- _Brief_
State how many of the lines below contain the string "image". Reply with the number alone.

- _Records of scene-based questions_
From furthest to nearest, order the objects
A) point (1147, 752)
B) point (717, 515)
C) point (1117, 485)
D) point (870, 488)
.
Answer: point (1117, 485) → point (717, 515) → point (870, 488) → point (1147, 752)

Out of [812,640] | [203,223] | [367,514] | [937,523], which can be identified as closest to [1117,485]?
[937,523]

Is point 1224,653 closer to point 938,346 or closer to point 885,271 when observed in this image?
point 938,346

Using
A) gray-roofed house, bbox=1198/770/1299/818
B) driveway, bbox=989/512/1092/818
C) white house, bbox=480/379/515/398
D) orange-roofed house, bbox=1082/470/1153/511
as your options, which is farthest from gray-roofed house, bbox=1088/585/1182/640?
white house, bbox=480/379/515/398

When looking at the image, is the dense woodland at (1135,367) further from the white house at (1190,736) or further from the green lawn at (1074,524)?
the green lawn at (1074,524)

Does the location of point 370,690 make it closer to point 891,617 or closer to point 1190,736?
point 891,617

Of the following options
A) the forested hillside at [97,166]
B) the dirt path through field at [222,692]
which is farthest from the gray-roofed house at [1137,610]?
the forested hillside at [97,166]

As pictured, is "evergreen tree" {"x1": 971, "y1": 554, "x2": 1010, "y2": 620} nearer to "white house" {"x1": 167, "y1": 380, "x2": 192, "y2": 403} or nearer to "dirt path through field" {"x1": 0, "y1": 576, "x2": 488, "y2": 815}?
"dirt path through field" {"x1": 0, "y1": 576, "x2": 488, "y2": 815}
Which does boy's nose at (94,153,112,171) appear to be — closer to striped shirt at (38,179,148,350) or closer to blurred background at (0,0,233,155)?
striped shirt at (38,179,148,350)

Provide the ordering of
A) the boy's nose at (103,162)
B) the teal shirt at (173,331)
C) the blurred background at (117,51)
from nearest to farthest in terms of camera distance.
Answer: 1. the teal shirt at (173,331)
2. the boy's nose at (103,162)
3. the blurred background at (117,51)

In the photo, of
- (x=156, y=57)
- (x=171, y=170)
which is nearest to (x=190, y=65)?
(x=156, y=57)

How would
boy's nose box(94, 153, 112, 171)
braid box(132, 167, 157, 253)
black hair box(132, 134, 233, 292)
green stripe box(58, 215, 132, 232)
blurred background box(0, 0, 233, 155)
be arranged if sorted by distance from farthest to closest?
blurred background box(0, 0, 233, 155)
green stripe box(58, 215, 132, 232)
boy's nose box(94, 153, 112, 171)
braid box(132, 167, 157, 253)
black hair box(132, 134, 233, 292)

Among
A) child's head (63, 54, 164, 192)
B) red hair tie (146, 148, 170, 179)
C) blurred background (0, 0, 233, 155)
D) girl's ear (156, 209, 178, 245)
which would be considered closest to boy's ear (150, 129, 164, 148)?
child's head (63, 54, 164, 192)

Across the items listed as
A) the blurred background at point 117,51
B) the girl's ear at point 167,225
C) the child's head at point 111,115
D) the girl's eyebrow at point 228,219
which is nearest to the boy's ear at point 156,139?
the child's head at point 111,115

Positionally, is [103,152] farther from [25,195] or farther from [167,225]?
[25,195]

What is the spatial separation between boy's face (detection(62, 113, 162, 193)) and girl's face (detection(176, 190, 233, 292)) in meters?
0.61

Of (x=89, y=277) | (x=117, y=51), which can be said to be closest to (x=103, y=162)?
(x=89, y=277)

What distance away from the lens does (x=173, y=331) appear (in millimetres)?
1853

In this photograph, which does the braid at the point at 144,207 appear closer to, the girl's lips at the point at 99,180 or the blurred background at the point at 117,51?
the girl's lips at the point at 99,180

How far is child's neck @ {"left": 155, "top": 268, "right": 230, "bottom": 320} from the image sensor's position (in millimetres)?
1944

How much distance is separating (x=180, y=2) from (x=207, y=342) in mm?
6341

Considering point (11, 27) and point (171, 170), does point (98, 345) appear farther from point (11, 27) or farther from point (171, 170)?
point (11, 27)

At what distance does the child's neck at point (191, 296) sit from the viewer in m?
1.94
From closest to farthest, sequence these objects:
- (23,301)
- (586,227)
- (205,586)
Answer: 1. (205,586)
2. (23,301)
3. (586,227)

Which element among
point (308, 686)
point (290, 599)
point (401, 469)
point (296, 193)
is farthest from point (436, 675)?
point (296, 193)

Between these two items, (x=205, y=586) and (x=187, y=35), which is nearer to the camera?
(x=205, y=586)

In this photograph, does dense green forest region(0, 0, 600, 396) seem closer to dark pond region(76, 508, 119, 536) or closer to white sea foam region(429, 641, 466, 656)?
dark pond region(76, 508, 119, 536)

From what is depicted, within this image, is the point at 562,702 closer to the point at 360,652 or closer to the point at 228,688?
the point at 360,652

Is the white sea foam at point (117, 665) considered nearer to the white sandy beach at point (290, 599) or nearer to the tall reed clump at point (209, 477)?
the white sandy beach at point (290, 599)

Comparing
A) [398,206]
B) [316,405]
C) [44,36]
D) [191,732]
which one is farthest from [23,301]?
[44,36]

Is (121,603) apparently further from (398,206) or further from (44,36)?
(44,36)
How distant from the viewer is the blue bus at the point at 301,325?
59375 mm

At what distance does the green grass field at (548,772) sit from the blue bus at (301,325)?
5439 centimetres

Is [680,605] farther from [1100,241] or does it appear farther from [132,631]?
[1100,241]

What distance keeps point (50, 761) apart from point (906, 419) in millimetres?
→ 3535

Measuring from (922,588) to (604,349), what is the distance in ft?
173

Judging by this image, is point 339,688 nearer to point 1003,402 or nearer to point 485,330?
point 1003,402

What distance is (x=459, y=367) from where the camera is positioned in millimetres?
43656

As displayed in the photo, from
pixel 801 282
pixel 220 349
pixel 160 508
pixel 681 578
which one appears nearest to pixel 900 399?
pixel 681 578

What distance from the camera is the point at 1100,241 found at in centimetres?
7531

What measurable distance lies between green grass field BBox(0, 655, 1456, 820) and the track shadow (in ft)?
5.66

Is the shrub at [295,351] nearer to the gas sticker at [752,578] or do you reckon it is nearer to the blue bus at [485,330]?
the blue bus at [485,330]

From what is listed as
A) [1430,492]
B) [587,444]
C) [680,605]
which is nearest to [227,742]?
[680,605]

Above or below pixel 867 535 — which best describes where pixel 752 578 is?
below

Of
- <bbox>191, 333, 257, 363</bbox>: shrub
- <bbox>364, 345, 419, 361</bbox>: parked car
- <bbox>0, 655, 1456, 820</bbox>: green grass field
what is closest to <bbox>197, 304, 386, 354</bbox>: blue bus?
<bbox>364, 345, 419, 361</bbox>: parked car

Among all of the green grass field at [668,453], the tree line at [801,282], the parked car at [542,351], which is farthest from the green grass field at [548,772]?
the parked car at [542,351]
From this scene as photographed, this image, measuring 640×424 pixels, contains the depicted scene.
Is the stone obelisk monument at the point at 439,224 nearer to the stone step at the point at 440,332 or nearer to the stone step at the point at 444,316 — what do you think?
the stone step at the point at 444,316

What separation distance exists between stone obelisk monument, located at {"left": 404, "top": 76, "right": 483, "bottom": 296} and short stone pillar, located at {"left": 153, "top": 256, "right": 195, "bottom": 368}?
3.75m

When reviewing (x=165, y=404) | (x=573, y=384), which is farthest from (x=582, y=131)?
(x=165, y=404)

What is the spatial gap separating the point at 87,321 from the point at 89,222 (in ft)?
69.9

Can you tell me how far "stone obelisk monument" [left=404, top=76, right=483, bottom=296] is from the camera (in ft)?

- _Task answer_
6